### [WHAT IS ASKED]
Count the lines in the items below that contain the string "lance", and reply with the number alone.

### [SUPPLIED DATA]
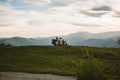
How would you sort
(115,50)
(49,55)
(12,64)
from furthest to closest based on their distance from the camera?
(115,50) → (49,55) → (12,64)

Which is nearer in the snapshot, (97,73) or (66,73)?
(97,73)

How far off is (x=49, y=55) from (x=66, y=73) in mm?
11738

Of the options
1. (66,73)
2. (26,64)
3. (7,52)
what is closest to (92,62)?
(66,73)

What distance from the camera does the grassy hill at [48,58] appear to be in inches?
1389

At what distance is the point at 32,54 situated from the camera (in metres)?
45.0

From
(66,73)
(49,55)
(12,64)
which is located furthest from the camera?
(49,55)

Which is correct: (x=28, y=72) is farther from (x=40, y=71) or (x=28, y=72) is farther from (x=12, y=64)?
(x=12, y=64)

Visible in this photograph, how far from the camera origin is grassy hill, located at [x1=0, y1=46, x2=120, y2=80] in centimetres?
3528

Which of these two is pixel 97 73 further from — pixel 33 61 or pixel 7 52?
pixel 7 52

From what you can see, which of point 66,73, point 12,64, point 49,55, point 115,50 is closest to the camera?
point 66,73

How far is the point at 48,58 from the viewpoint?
138 ft

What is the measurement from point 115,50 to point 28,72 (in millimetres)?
20847

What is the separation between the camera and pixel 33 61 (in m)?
40.3

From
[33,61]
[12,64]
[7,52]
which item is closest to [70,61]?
[33,61]
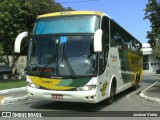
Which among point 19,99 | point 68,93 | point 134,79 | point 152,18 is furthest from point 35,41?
point 152,18

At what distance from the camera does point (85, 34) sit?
1273 cm

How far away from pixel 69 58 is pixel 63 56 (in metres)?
0.23

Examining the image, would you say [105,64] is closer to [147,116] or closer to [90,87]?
[90,87]

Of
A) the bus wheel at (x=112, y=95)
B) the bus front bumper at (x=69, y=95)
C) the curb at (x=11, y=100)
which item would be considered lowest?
the curb at (x=11, y=100)

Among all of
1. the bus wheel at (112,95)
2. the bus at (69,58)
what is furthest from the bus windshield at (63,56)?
the bus wheel at (112,95)

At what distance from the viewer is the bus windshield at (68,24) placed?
12.9m

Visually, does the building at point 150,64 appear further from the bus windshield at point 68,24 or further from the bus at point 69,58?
the bus windshield at point 68,24

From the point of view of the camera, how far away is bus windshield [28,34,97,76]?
40.7 feet

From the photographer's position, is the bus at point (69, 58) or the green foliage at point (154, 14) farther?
the green foliage at point (154, 14)

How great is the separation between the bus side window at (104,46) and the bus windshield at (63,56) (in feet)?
2.06

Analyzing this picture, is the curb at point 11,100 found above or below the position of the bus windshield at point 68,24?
below

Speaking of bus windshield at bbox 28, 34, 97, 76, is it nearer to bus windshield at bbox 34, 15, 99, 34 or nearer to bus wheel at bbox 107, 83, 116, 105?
bus windshield at bbox 34, 15, 99, 34

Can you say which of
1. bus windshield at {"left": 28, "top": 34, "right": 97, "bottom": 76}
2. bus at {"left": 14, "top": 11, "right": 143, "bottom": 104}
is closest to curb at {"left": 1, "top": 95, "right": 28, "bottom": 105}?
bus at {"left": 14, "top": 11, "right": 143, "bottom": 104}

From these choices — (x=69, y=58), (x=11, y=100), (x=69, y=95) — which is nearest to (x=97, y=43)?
(x=69, y=58)
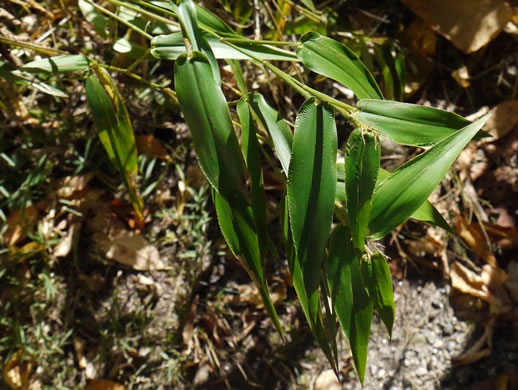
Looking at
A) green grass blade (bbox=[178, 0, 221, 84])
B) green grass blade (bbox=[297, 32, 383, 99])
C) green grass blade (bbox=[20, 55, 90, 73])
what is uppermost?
green grass blade (bbox=[297, 32, 383, 99])

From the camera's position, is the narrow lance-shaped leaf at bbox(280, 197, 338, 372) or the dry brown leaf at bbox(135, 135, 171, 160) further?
the dry brown leaf at bbox(135, 135, 171, 160)

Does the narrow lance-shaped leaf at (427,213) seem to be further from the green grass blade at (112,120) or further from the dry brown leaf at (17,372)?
the dry brown leaf at (17,372)

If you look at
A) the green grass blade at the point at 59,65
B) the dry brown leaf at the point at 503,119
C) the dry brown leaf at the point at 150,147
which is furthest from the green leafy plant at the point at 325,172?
the dry brown leaf at the point at 503,119

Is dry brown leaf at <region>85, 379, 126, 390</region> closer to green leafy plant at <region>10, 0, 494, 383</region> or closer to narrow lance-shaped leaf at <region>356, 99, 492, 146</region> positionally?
green leafy plant at <region>10, 0, 494, 383</region>

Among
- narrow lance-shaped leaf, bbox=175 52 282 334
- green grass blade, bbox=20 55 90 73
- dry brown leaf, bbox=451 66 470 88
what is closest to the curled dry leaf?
dry brown leaf, bbox=451 66 470 88

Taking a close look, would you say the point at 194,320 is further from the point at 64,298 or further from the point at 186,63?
the point at 186,63

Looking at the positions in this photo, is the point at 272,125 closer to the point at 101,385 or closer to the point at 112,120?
the point at 112,120
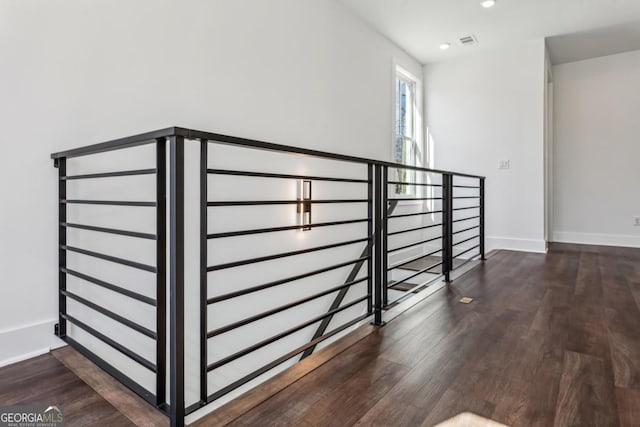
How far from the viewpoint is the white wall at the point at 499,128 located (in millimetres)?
4750

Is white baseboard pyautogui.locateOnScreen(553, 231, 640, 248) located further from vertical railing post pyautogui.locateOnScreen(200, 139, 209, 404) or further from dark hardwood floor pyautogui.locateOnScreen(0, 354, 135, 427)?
dark hardwood floor pyautogui.locateOnScreen(0, 354, 135, 427)

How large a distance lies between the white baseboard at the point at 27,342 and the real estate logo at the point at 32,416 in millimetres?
449

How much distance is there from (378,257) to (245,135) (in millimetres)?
1468

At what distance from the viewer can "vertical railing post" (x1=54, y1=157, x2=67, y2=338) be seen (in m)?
1.82

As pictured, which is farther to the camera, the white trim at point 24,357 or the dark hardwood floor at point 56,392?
the white trim at point 24,357

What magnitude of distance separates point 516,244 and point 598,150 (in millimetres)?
1937

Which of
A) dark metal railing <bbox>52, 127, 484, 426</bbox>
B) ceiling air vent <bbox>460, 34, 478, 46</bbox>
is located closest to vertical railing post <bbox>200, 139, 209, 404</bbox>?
dark metal railing <bbox>52, 127, 484, 426</bbox>

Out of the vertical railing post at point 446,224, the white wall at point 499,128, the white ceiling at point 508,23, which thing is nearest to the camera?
the vertical railing post at point 446,224

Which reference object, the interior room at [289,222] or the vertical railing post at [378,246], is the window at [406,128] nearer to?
the interior room at [289,222]

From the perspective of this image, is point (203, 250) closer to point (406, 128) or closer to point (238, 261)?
point (238, 261)

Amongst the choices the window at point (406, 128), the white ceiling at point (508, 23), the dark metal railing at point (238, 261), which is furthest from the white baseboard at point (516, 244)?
the white ceiling at point (508, 23)

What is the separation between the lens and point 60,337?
1.81 m

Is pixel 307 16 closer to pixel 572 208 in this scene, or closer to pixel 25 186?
pixel 25 186

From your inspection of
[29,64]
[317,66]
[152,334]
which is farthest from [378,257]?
[317,66]
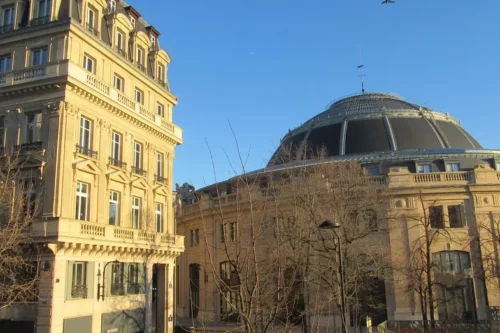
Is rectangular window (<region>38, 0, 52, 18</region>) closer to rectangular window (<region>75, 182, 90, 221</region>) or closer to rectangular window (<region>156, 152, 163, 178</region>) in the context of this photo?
rectangular window (<region>75, 182, 90, 221</region>)

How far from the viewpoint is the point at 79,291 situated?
26.7m

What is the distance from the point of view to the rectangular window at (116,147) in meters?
31.6

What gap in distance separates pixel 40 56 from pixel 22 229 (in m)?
10.9

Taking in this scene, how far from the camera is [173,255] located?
121ft

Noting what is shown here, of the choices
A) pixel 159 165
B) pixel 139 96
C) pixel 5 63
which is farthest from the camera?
pixel 159 165

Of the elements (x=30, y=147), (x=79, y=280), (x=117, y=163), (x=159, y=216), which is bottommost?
(x=79, y=280)

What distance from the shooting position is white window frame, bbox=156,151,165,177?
37.4 m

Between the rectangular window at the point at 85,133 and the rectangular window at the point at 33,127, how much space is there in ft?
7.82

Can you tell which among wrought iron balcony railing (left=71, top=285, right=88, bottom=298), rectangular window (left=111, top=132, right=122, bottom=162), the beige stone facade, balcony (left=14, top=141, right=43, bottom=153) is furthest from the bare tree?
the beige stone facade

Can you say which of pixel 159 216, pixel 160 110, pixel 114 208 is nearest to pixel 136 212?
pixel 114 208

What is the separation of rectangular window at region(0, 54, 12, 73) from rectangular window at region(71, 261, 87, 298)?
1333 cm

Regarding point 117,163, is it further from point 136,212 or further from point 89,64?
point 89,64

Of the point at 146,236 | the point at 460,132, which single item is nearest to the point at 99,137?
the point at 146,236

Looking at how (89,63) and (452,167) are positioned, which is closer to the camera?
(89,63)
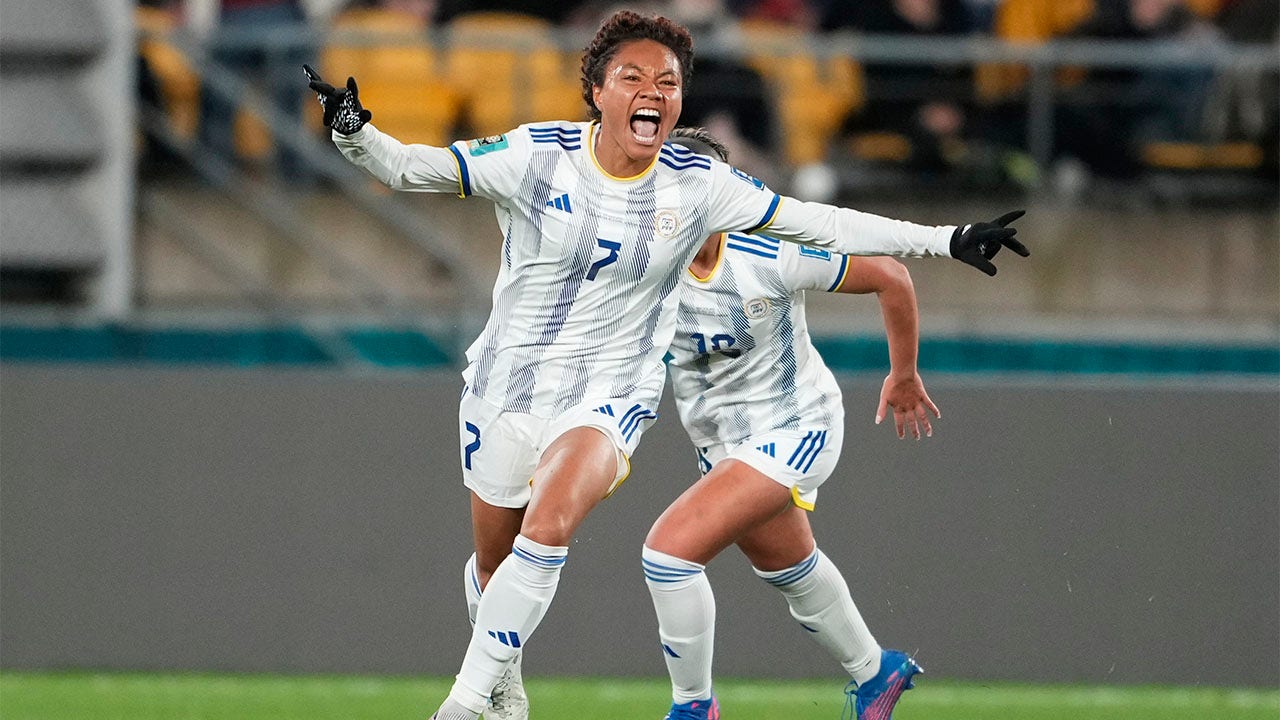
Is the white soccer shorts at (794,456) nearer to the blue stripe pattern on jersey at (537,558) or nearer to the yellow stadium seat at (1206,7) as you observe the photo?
the blue stripe pattern on jersey at (537,558)

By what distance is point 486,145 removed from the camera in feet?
19.3

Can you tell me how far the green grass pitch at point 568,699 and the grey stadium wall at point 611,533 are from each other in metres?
0.12

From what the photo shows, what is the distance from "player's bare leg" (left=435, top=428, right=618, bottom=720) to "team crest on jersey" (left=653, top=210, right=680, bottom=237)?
0.74 m

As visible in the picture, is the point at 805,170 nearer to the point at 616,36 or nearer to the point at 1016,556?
the point at 1016,556

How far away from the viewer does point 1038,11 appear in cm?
1106

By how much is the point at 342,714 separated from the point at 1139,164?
5.39 m

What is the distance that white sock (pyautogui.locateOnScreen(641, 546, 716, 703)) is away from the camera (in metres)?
6.32

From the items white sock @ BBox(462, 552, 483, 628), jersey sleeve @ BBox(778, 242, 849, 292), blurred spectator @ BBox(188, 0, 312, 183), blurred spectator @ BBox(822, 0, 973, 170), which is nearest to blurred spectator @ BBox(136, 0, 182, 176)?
blurred spectator @ BBox(188, 0, 312, 183)

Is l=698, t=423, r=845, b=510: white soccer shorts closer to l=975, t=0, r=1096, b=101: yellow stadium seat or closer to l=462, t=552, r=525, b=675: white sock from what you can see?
l=462, t=552, r=525, b=675: white sock

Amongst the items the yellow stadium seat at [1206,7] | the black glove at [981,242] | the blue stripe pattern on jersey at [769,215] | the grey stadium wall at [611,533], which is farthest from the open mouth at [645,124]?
the yellow stadium seat at [1206,7]

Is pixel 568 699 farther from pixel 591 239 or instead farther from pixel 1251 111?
pixel 1251 111

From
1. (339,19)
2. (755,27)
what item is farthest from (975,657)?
(339,19)

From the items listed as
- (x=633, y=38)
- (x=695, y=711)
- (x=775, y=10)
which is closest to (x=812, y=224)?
(x=633, y=38)

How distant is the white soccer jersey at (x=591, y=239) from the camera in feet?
19.3
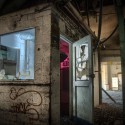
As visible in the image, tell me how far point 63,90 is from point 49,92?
93.5 inches

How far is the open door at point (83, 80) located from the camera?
4.36 m

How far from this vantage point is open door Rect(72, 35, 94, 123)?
172 inches

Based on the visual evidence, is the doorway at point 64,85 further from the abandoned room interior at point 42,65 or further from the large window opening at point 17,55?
the large window opening at point 17,55

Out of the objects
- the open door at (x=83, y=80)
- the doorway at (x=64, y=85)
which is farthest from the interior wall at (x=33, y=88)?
the doorway at (x=64, y=85)

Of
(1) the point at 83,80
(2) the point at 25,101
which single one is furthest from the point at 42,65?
(1) the point at 83,80

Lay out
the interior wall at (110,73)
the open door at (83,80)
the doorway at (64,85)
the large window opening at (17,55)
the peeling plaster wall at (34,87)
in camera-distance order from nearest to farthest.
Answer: the peeling plaster wall at (34,87) < the large window opening at (17,55) < the open door at (83,80) < the doorway at (64,85) < the interior wall at (110,73)

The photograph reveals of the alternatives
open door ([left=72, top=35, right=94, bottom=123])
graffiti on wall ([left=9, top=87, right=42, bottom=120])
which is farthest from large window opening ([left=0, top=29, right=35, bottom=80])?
open door ([left=72, top=35, right=94, bottom=123])

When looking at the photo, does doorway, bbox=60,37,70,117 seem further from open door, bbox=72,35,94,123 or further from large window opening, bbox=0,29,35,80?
large window opening, bbox=0,29,35,80

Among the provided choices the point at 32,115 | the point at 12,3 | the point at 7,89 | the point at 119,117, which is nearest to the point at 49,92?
the point at 32,115

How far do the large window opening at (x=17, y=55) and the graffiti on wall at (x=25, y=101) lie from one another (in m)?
0.38

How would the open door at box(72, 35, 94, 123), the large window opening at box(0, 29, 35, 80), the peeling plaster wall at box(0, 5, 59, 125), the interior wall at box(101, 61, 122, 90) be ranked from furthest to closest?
the interior wall at box(101, 61, 122, 90)
the open door at box(72, 35, 94, 123)
the large window opening at box(0, 29, 35, 80)
the peeling plaster wall at box(0, 5, 59, 125)

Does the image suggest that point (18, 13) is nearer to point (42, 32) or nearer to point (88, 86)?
point (42, 32)

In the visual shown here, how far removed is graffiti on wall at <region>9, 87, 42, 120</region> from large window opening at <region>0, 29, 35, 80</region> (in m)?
0.38

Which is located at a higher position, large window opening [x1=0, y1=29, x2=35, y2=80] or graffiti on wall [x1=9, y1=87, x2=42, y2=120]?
large window opening [x1=0, y1=29, x2=35, y2=80]
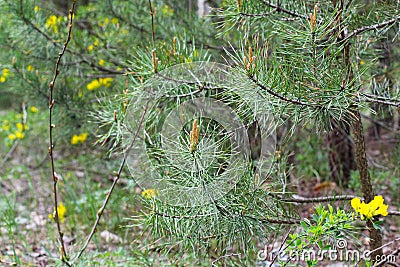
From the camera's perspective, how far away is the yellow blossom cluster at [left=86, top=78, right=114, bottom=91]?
2688 mm

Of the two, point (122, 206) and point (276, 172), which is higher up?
point (276, 172)

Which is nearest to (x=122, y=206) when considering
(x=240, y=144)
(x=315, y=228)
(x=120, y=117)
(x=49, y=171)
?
(x=49, y=171)

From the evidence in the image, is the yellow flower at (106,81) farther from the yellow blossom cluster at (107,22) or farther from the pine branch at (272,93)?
the pine branch at (272,93)

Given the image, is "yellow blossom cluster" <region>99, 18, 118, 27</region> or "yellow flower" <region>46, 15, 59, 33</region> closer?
"yellow flower" <region>46, 15, 59, 33</region>

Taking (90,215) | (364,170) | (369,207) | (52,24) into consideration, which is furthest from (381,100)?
(90,215)

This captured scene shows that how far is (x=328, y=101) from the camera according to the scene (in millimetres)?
1143

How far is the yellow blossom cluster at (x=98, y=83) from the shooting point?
2.69m

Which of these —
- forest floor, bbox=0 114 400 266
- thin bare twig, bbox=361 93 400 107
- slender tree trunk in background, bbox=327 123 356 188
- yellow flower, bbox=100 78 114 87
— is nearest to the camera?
thin bare twig, bbox=361 93 400 107

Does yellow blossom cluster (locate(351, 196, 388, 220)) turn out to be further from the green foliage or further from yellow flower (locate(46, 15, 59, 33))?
Result: yellow flower (locate(46, 15, 59, 33))

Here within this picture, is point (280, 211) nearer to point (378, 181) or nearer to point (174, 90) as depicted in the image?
point (174, 90)

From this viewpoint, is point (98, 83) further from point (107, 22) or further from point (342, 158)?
point (342, 158)

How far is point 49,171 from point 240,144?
2.63 meters

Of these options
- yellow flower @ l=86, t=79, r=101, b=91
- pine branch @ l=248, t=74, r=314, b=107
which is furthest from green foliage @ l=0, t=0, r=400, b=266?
yellow flower @ l=86, t=79, r=101, b=91

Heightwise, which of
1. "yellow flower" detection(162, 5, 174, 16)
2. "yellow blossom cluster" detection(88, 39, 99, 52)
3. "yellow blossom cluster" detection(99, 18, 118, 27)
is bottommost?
"yellow blossom cluster" detection(88, 39, 99, 52)
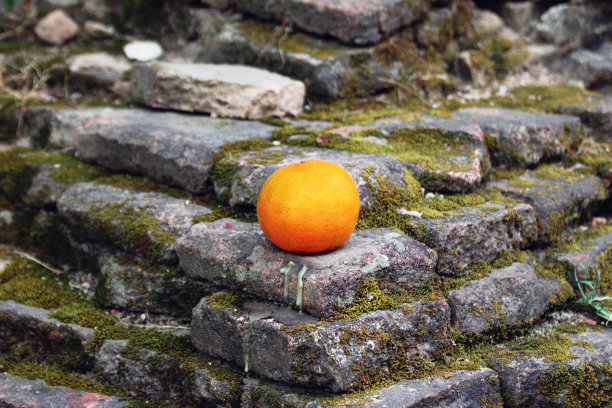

### [WRITTEN REPLY]
4